▸ **Written exercise**: Tally the lines of the records below that contain the string "from". Reply with the number alone.

▸ **Dataset excerpts**:

════════

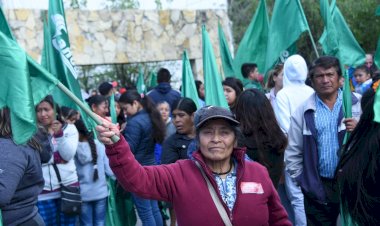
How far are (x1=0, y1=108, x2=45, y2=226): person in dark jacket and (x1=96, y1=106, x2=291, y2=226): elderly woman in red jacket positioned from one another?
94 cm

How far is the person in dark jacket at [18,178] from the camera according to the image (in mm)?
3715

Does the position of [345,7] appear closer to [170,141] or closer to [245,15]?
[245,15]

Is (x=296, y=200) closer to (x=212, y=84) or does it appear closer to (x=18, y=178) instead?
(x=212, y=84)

════════

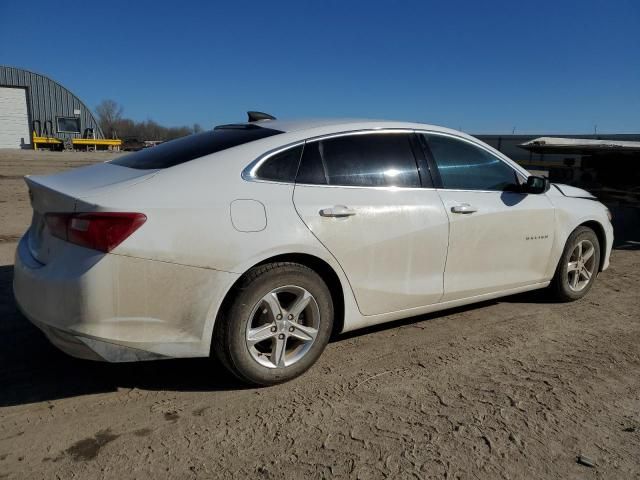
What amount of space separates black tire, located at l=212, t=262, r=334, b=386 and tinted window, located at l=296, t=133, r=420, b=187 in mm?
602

════════

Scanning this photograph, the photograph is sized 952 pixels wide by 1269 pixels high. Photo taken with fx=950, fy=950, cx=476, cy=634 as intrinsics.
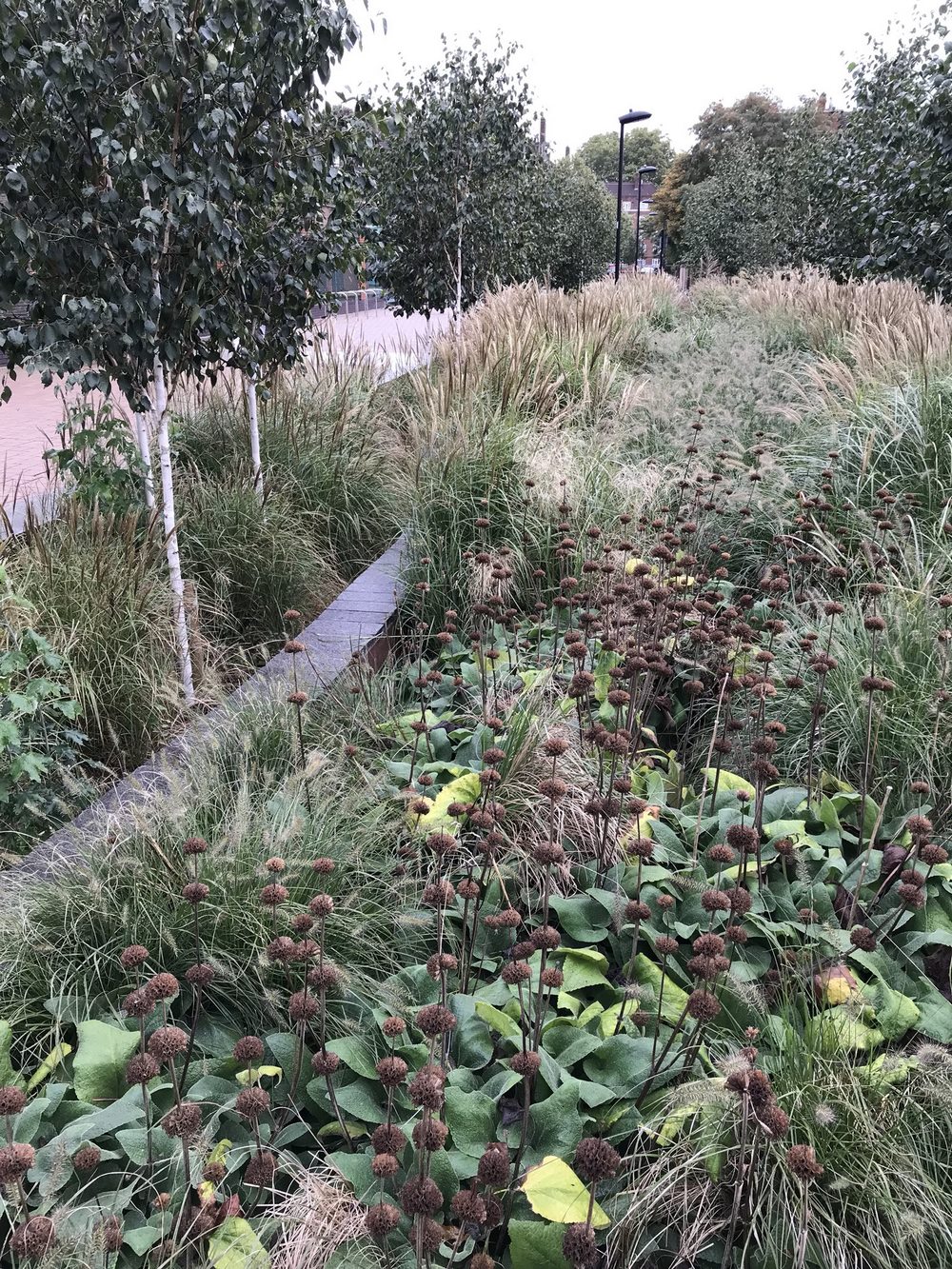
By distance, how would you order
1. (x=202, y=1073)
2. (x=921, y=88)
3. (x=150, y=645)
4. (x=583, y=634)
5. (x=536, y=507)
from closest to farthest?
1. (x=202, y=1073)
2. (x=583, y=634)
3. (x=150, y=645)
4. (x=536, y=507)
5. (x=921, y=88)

════════

▸ **Right answer**: 3